Microglial cells expressing HA-tagged Vpr were immunodetected as described before56. Anti-HA (BioLegend, 901501) was diluted 1/1000 and Alexa Fluor goat anti-mouse (A-21237, Thermo Fisher) 1/250. Cells were analyzed by confocal microscopy.

Fluorescence lifetime imaging microscopy (FLIM)

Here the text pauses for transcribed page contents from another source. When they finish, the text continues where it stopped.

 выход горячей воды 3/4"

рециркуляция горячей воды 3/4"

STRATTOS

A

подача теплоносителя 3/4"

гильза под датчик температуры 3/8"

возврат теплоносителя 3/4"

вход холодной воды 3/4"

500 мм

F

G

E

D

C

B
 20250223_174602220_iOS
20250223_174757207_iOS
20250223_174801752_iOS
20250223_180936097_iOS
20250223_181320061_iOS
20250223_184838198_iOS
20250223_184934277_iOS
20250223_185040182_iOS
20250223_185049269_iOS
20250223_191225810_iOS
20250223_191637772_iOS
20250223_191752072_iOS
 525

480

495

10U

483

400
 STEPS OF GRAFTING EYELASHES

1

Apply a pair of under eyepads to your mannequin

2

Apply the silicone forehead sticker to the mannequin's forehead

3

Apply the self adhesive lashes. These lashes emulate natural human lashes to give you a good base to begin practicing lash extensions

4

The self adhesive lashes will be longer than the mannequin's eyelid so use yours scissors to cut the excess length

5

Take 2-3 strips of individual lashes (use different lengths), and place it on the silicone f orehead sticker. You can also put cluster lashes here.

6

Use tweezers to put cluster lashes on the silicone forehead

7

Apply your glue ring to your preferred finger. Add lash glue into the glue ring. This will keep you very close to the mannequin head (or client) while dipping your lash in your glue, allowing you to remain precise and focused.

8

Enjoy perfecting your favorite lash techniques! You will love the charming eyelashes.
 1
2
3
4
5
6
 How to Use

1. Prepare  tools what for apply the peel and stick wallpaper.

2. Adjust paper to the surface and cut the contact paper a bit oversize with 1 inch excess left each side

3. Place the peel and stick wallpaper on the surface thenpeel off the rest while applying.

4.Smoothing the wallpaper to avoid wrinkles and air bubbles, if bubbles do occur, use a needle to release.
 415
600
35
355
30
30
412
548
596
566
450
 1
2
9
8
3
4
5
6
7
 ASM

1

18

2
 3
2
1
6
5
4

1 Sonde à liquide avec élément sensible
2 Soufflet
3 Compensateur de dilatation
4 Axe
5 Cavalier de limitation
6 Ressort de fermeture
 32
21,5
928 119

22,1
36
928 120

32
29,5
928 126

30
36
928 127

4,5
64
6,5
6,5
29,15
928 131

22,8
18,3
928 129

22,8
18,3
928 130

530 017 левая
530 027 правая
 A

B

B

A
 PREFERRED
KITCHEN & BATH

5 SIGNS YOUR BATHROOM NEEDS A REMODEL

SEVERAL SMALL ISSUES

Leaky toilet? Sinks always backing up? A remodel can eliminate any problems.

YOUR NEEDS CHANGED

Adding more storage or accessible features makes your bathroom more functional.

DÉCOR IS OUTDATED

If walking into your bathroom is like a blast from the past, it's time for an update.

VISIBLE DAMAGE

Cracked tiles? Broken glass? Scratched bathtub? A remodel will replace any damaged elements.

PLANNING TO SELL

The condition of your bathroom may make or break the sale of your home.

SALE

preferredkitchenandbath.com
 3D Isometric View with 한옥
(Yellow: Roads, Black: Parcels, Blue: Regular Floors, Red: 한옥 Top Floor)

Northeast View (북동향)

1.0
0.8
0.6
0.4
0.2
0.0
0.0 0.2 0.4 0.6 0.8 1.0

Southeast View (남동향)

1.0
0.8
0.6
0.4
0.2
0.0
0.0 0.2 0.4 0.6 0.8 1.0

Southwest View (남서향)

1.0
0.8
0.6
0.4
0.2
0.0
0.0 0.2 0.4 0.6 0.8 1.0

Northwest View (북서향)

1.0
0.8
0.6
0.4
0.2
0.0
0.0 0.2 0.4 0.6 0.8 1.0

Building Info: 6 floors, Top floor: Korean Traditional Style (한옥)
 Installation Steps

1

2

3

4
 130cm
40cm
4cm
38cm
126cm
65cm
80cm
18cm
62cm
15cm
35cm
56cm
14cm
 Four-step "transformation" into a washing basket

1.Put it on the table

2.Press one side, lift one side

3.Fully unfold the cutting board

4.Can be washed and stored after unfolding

Time-correlated single-photon counting FLIM was performed on a home-made laser scanning set-up based on an Olympus IX70 inverted microscope with an Olympus 60× 1.2NA water immersion objective, as described56. Two-photon excitation at 900 nm was provided by an InSight DeepSee laser (Spectra Physics). For FLIM, the laser power was adjusted to give count rates with peaks up to as few as 106 photons.s−1, so that the pile-up effect can be neglected. Photons were collected using a short pass filter with a cut-off wavelength of 680 nm (F75-680, AHF, Germany), and a band-pass filter of 520 ± 17 nm (F37-520, AHF, Germany). The fluorescence was directed to a fiber-coupled APD (SPCM-AQR-14-FC, Perkin Elmer), which was connected to a time-correlated single photon counting module (SPC83, Becker and Hickl, Germany). Typically, the samples were scanned continuously for about 60 s to achieve appropriate photon statistics to analyze the fluorescence decays. The FRET phenomenon causes a decrease in the fluorescent lifetime (τ) of the donor, which can be measured by the FLIM technique at each pixel or group of pixels. Experiments were performed with eGFP as a FRET donor and mRFP as acceptor. The FRET efficiency (E) was calculated according to: E = 1 − τDAD = 1/1 + (R/R0)6 where τDA is the lifetime of the donor in the presence of the acceptor and τD is the lifetime of the donor in the absence of the acceptor. A Förster R0 distance (where the transfer efficiency is 50%) of 56 Ä was calculated between eGFP used as a donor and mRFP used as acceptor.

Luciferase assays

Microglial cells cultured in 48-well plates were transfected with the indicated vectors and the CMV-Renilla luciferase control vector using the calcium phosphate co-precipitation method. Two days later, cells were collected and firefly luciferase activity was determined using the Dual-Glo Luciferase Assay System (Promega, Madison, WI, USA) and normalized to the Renilla luciferase activity. Values correspond to an average of at least three independent experiments performed in triplicates.

mRNA quantification

The total RNA was extracted using an RNeasy Plus Mini Kit (Qiagen, Germantown, MD, USA) according to the manufacturer’s instructions. Using SuperScript III Reverse Transcriptase (Thermo Fisher) and oligo (dT)12–18 Primers (Thermo Fisher), RNA was reverse transcribed into cDNA. The cDNA was diluted 10-fold with DNase-free water. Quantitative PCR was performed on the diluted cDNA using SYBR Select Master Mix. Primers used in qPCR include: CTIP2-F 5′-ATTGGAACCTGCCACTTG-3′, CTIP2-R 5′-TTTGCCTGTGTTCCACGA-3′ GAPDH-F5′-GAGAAGGCTGGGGCTCATTT-3′, GAPDH-R 5′-GCAGTGATGGCATGGACTGT-3′. Data were normalized to GAPDH and calculated using the 2−(ΔΔCT) method.

Statistical analysis

Data were statistically analyzed by using t tests with Excel (Microsoft) or StatView (SAS Institute Inc.). A value of p < 0.05 was considered statistically significant. Results were expressed as S.D. and represent data from a minimum of three independent experiments.